Extracting Text from Our Collection of PACER Documents

Michael Lissner

We're getting ready to launch a brand new search engine for PACER content. When it launches, one of the big features it will have is full-text search for the millions of documents that people have submitted using our RECAP system. To our knowledge, this will be the first free system for searching PACER content in this way, allowing you to look up documents by any word they might contain.

The big problem with this goal? We have about a million PDFs that consist only of images. Some of these are actually quite beautiful:

Handwritten Motion

A beautiful handwritten motion. It goes on like this for 46 pages.

But others are hideous:

Log from 1957

An 84 page log from 1957. It's come a long ways just to appear on this blog today.

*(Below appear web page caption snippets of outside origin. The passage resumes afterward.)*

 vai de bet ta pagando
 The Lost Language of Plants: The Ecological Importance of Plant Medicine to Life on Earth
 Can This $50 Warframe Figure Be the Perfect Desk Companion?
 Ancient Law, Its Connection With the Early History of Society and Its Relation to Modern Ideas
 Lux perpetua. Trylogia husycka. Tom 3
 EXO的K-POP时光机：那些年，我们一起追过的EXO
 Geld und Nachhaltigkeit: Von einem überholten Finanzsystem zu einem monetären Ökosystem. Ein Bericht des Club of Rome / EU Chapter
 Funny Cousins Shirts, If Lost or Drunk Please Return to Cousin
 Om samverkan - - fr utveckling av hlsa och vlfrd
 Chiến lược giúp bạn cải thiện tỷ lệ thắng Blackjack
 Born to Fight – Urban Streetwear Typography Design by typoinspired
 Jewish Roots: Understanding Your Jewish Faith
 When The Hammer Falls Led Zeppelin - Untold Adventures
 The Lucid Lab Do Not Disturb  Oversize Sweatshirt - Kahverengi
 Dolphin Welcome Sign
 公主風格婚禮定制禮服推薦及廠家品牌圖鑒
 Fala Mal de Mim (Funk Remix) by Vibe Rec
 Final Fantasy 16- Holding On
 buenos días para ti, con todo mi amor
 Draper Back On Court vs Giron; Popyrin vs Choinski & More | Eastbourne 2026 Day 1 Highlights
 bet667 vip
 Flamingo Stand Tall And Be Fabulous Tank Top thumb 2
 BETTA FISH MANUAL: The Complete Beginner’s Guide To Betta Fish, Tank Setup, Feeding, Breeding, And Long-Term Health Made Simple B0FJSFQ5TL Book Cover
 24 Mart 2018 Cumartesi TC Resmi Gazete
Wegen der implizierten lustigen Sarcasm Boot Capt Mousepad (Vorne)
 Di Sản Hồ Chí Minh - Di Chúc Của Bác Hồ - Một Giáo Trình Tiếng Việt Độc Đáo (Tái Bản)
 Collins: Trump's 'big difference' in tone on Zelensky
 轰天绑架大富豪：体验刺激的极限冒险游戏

But no matter how a document looks, we want to extract the text so that we can make it searchable. This is done using a system called Optical Character Recognition (OCR), which looks at each pixel in each page of each document and tries to figure out what letter it is a part of. As you might expect, this can take a while when you're processing millions of documents averaging 9.1 pages each.

About a month ago we started working on this using two very powerful computers, which together used 40 CPU cores. The two computers have been working very hard on extracting text from these documents. For example, this is what one of these computers looks like right now:

A system manager showing lots of cores fully pegged.

This shows 24 CPUs each at 100% utilization.

As of today, we have only about 100,000 more documents to go, and we expect we'll be done in about another ten days.

In the meantime, we're working on the software side of this project, and we will be launching this feature soon!